Christianity is a minority religion in Delhi, the National Capital Territory of India. A diocese of the Church of North India is established in Delhi, as well as the Roman Catholic Archdiocese of Delhi. Other major churches include the Central Baptist Church, St. Mary's Orthodox Cathedral Hauz Khas (belonging to the Indian (Malankara) Orthodox Church), and the head office of the Northern Region of the Indian Pentecostal Church of God (situated in Bhai Vir Singh Marg, New Delhi). A Christian Revival Church is also located in New Delhi. The Syro-Malabar Diocese of Faridabad also has presence in Delhi.

Christians in Delhi
| Year | Number | Percentage |
|---|---|---|
| 2001 | 130,319 | 0.94 |
| 2011 | 146,093 | 0.87 |

==History==

===Mughal===
Christianity in Delhi dates back to the Mughal emperor Akbar's era. Emperor Akbar was known for his secular theology. A Jesuit priest was invited by Akbar from Goa in 1579 in order that Akbar might receive knowledge about Christianity.

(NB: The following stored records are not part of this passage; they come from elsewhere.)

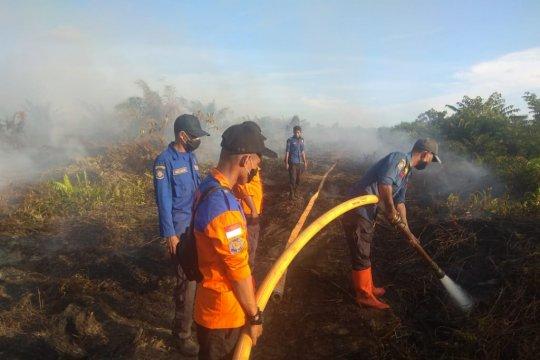 8 hektare lahan kelapa sawit terbakar di Aceh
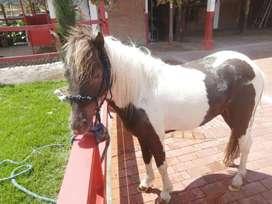 Pony barato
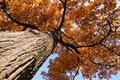 Oak tree in the fall Royalty Free Stock Photo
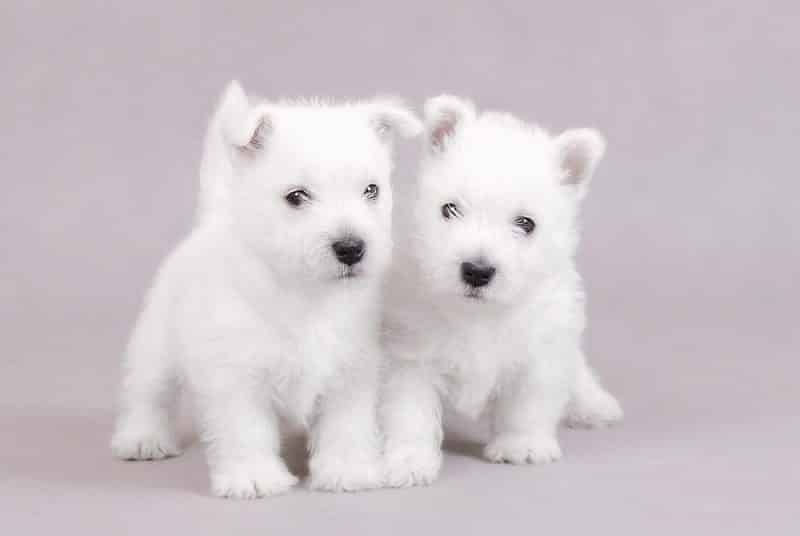 dos cachorros west highland white terrier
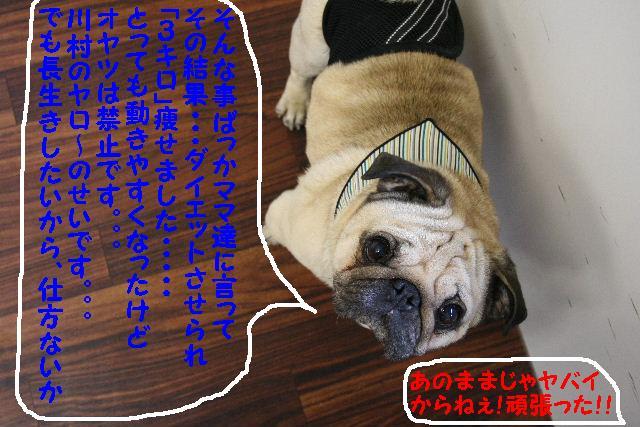 b0130018_15423814.jpg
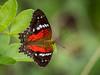 Borboleta-vermelha (Anartia amathea) Scarlet Peacock (Eden Fontes) Tags: borboletavermelha borboletasemariposas fazendanossasenhoradasneves carnaval2018 vassouras anartiaamathea rj scarletpeacock butterfliesandmoths invertebrados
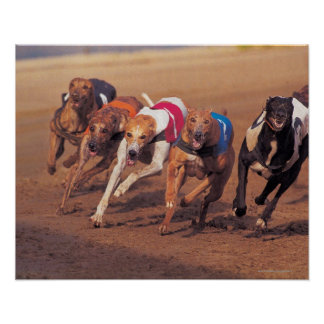 Greyhounds racing on track poster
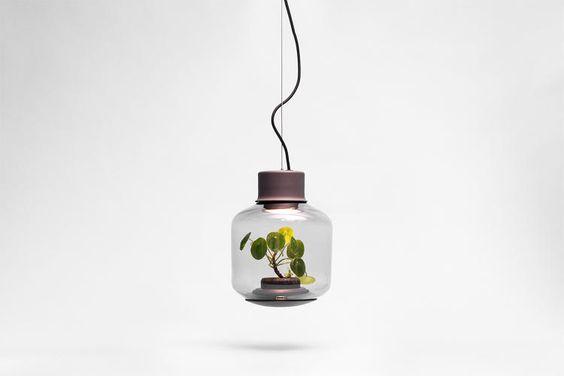 These Lamp-Lit Terrariums Thrive In Dark, Windowless Apartments | Co.Design | business + design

Sir Thomas Roe, King James I's ambassador to India during Jahangir's reign, tells the story that two princes converted to Christianity (including Janghir's nephew) only to enable Jahangir to demand to Portuguese women for himself. This ploy was unsuccessful. During the reign of Emperor Aurangzeb there was a decline in Christianity. In 1723 Father Desideri founded the city church dedicated to the Virgin Mary. The church was destroyed by Nadir Shah, who invaded Delhi in 1739. Jesuit priests managed to save their lives by hiding in a tumbledown house.

===British===
Christianity was introduced to Delhi for the second time by the British. British soldiers made numerous churches for their own worship. The Church of England sent many missionaries to India to propagate the Gospel among people who were unaware of Christianity. Numerous people were converted to Christianity by their efforts. Many among the converts worked for the British government. During the Indian Rebellion of 1857 several sepoys who had stayed loyal to the Company were removed by the mutineers and killed, either because of their loyalty or because they had become Christian. After these events, Christianity declined in Delhi once more.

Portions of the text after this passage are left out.